É crível uma única identidade dentro da nossa constante mudança do ser? Ou o passar do tempo nos transforma e/ou nos limita frente aos papéis sociais impostos?
A discussão sobre identidade e “metamorfose” é – com certeza – interessante, sendo muito explorada na Psicologia Social e por cientistas sociais, especialmente por Antonio da Costa Ciampa (1984), no livro “Psicologia social: o homem em movimento” – capítulo “Identidade” (página 58/60):
“Quem é você?
É uma pergunta que frequentemente nos fazem e que às vezes fazemos a nós mesmos. “Quem sou eu?”. Quando esta pergunta surge podemos dizer que estamos pesquisando nossa identidade. Como em qualquer pesquisa, estamos em busca de respostas, de conhecimento. Por se tratar de uma pergunta feita a nosso respeito é fácil darmos uma resposta; ou, não é? (…)
Se, como afirmamos, estamos falando de nossa identidade quando respondemos à pergunta “quem sou eu?”, a primeira observação a ser feita é que nossa identidade se mostra como a descrição de uma personagem.”
Assim, se somos personagens, qual é a história que queremos transmitir? Ficaremos com uma única identidade ou seremos fluidos? Abraçaremos o que foi convencionado socialmente ou quebraremos barreiras?
Cada um com a sua escolha, mas é fato que temos muito o que aprender com as Drag Queens nesse quesito!
Ser Drag é associar ao trabalho artístico a superação do “normal estereotipado”, por meio da elaboração de uma personagem – podendo ser caricata, com itens/características associados ao gênero feminino e com artes performáticas como dança, música, dublagem e encenação de pequenas peças (“Ser e estar Drag Queen: um estudo sobre a configuração da identidade Queer” (2004), Maria Teresa Vargas Chidiac e Leandro Castro Oltramari).
A pesquisa de Maria Chidiac e Leandro Oltramari confirma o que os entrevistados a seguir afirmam: existe um limite que separa a identidade do “sujeito” e a identidade “drag”; todavia, elas podem ser conectadas eventualmente.
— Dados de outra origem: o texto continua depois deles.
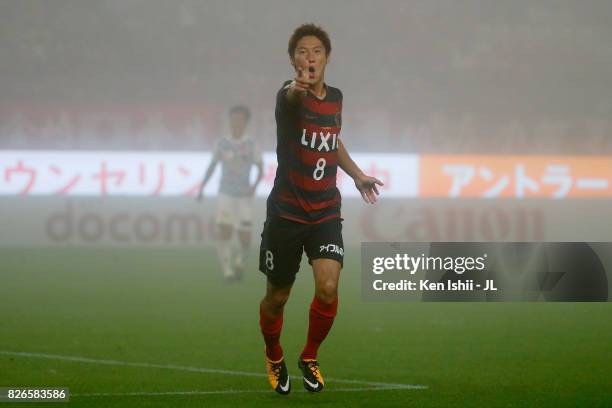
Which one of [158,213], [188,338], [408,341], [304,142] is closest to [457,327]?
[408,341]

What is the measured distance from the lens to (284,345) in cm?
998

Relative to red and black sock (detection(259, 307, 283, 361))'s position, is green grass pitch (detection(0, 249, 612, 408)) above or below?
below

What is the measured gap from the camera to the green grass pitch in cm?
736

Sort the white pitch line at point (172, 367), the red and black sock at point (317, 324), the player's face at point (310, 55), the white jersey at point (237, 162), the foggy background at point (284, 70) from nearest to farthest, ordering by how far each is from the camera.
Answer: the player's face at point (310, 55) → the red and black sock at point (317, 324) → the white pitch line at point (172, 367) → the white jersey at point (237, 162) → the foggy background at point (284, 70)

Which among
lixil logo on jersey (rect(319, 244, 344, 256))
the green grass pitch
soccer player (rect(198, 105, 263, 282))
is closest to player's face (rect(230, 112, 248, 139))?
soccer player (rect(198, 105, 263, 282))

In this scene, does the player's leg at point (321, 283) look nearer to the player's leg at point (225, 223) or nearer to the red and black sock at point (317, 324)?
the red and black sock at point (317, 324)

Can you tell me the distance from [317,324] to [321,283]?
0.97 feet

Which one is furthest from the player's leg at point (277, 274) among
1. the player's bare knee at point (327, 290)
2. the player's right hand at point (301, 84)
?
the player's right hand at point (301, 84)

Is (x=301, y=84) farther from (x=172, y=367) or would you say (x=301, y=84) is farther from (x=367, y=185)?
(x=172, y=367)

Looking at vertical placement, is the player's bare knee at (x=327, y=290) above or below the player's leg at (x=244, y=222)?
below

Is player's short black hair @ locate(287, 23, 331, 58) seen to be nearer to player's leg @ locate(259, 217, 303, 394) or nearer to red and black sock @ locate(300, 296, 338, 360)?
player's leg @ locate(259, 217, 303, 394)

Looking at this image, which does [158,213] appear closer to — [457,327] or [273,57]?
[273,57]

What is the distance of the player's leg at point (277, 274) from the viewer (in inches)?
282

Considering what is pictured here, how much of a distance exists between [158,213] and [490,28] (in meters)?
7.15
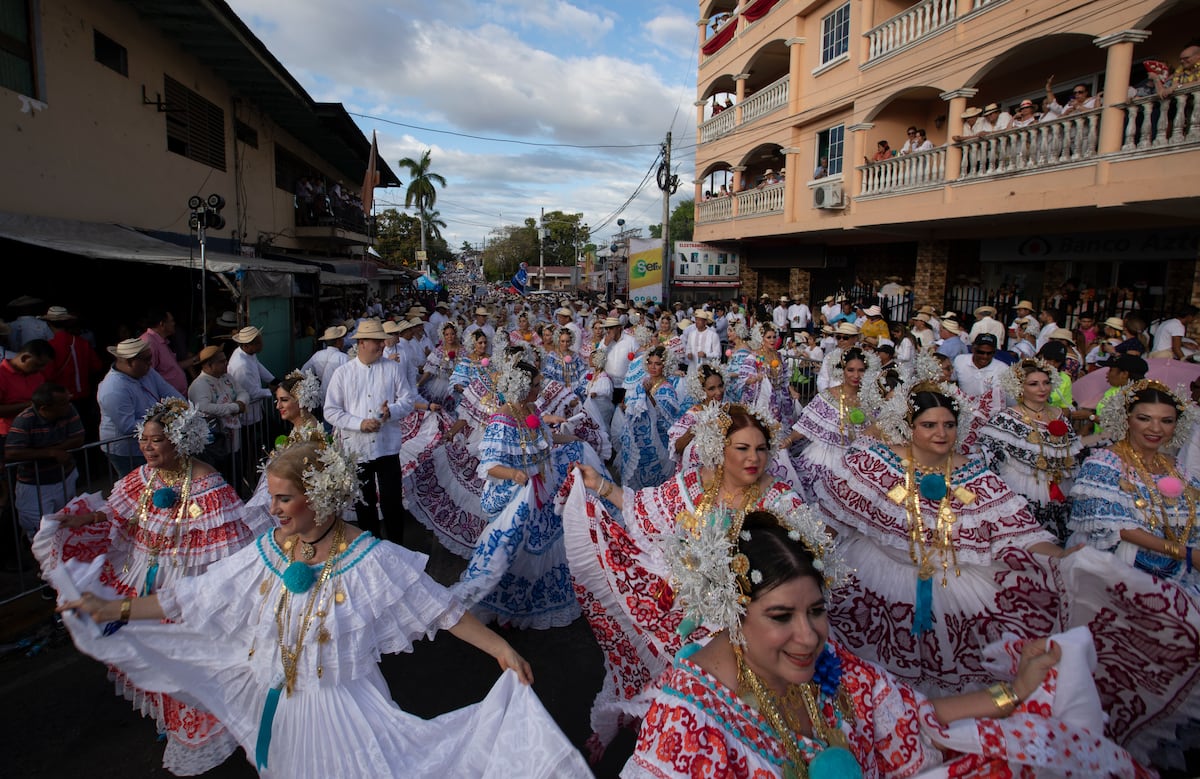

Também, explicam que as diferenciações começam no momento de criação da personagem, pelo modo de andar, gestos, posturas, voz e linguagem.
A personagem é diferente de sua orientação sexual. É diferente de ser travesti ou transexual. Além de, abarcar qualquer um – tanto homem quanto mulher podem ser Drag Queen. Ser ou estar drag é convergir com a mensagem:
“Como corpo político de intervenção, criação e mutação, que remete às discussões de identidade de gênero, identidade performática e quebra de paradigmas marginalizados. Fenômeno afirmativo de resistência, divergindo dos padrões binários de gênero (masculino e feminino), ou seja, apresenta-se como corpo fluido que transversa as dicotomias vigentes” (“Corpo Político na Identidade Performática da Drag Queen” (2019), Silvia Regina Moreira Vale e outros).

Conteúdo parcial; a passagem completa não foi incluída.